Along a similar theme we also have a wonderful art exhibition to celebrate the week (and beyond). It is entitled Animal Magic and features some fantastic depictions of animals and reminds us of their invaluable therapeutic value. Animals are an important element of our wellbeing work here at the hospital. I have mentioned Lofty the therapy horse in the past but as our exhibition shows, a whole variety of animals have a part to play when it comes to wellbeing. Animals can reduce isolation and help people to stay connected within our communities. The love of an animal is non-judgmental and often unconditional, which is a powerful thing for any of us. The responsibility of feeding an animal or perhaps having to take it for a walk can be sufficient motivation to keep a person active within their community and remind them of their own value.

The therapeutic value of animals has long been recognised, as our exhibition shows.

Even as far back as Florence Nightingale, who herself wrote about the role of ‘small pets’ in reducing anxiety and improving recovery.
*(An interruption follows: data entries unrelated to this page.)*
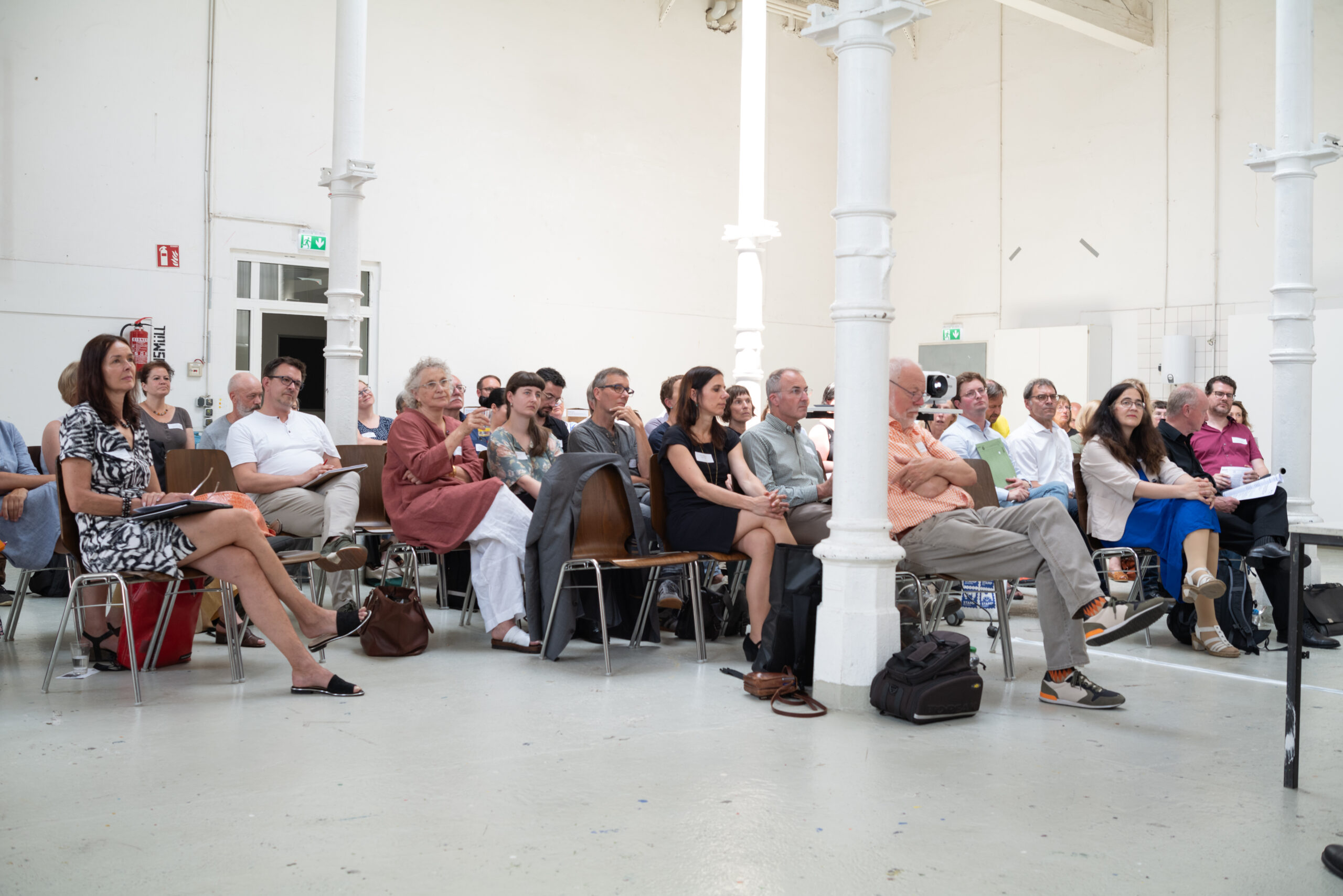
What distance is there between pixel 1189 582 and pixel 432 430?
11.3ft

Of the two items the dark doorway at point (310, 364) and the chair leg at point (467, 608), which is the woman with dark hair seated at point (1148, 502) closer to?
the chair leg at point (467, 608)

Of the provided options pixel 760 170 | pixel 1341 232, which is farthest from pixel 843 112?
pixel 1341 232

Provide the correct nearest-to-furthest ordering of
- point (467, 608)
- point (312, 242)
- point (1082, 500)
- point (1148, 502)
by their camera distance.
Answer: point (1148, 502) < point (1082, 500) < point (467, 608) < point (312, 242)

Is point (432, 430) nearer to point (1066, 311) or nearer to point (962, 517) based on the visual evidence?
point (962, 517)

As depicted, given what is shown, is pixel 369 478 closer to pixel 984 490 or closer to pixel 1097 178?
pixel 984 490

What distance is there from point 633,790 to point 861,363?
172 cm

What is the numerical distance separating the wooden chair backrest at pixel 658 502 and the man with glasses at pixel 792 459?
1.25ft

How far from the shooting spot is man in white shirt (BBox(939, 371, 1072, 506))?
5977mm

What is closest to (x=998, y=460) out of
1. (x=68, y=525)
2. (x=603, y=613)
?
(x=603, y=613)

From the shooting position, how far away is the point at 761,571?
4531 mm

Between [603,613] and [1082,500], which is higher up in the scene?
[1082,500]

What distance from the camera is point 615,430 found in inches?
A: 219

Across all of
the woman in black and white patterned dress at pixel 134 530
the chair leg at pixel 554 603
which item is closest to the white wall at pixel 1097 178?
the chair leg at pixel 554 603

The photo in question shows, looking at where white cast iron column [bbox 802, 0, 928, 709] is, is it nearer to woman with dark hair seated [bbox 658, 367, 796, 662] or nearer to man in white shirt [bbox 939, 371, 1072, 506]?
woman with dark hair seated [bbox 658, 367, 796, 662]
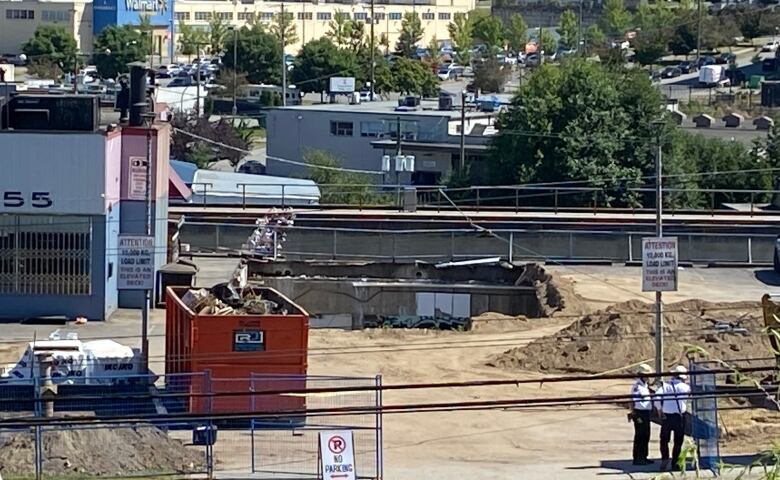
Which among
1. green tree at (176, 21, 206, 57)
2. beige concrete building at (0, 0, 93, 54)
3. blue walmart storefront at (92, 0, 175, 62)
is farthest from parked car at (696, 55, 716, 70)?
beige concrete building at (0, 0, 93, 54)

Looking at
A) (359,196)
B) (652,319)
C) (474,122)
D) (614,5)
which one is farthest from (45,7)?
(652,319)

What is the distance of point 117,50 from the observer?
383ft

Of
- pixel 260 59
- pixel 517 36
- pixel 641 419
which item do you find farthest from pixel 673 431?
pixel 517 36

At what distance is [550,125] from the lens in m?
56.1

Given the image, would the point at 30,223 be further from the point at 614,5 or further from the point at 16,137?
the point at 614,5

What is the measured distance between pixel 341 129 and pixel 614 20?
263 feet

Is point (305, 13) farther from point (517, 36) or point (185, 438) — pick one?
point (185, 438)

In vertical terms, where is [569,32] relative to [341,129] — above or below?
above

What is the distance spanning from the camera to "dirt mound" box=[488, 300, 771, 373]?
29.1 m

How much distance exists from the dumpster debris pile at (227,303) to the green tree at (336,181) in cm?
2880

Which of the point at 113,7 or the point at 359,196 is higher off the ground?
the point at 113,7

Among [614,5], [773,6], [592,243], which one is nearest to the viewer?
[592,243]

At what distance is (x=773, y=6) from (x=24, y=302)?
12231cm

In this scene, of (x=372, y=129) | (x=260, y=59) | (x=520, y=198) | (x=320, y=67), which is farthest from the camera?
(x=260, y=59)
I also have it on good authority that there was a tortoise called Jimmy that lived within her hospital who was greatly valued by the injured soldiers she cared for. I would lie to imagine Florence Nightingale might have approved of Lofty the therapy horse. Alongside all of the men who were killed in the Crimean war there were also a great many horses that died. There is no doubt that must have been terrible for the soldiers and perhaps the sight of a horse on their wards might have been a comfort. I’m pretty sure Lofty would never have been a battle horse though, rather too small, but nonetheless the perfect height to have his head stroked from a hospital bed.

Since Florence Nightingale, there have been many renowned advocates of the therapeutic benefits of animals or Animal Assisted Therapy (AAT) as it is sometimes called, and I hope that this is something that will continue to flourish. Perhaps you have some suggestions of other animals we might be able to introduce to our patients within the hospital or perhaps you have an animal that is itself a therapy animal. If so we would love to hear from you.

In the mean-time if you are near the hospital please come in and take a look at our exhibition in the main outpatients’ corridor and if you are there on the 18 May and can play the piano, even better!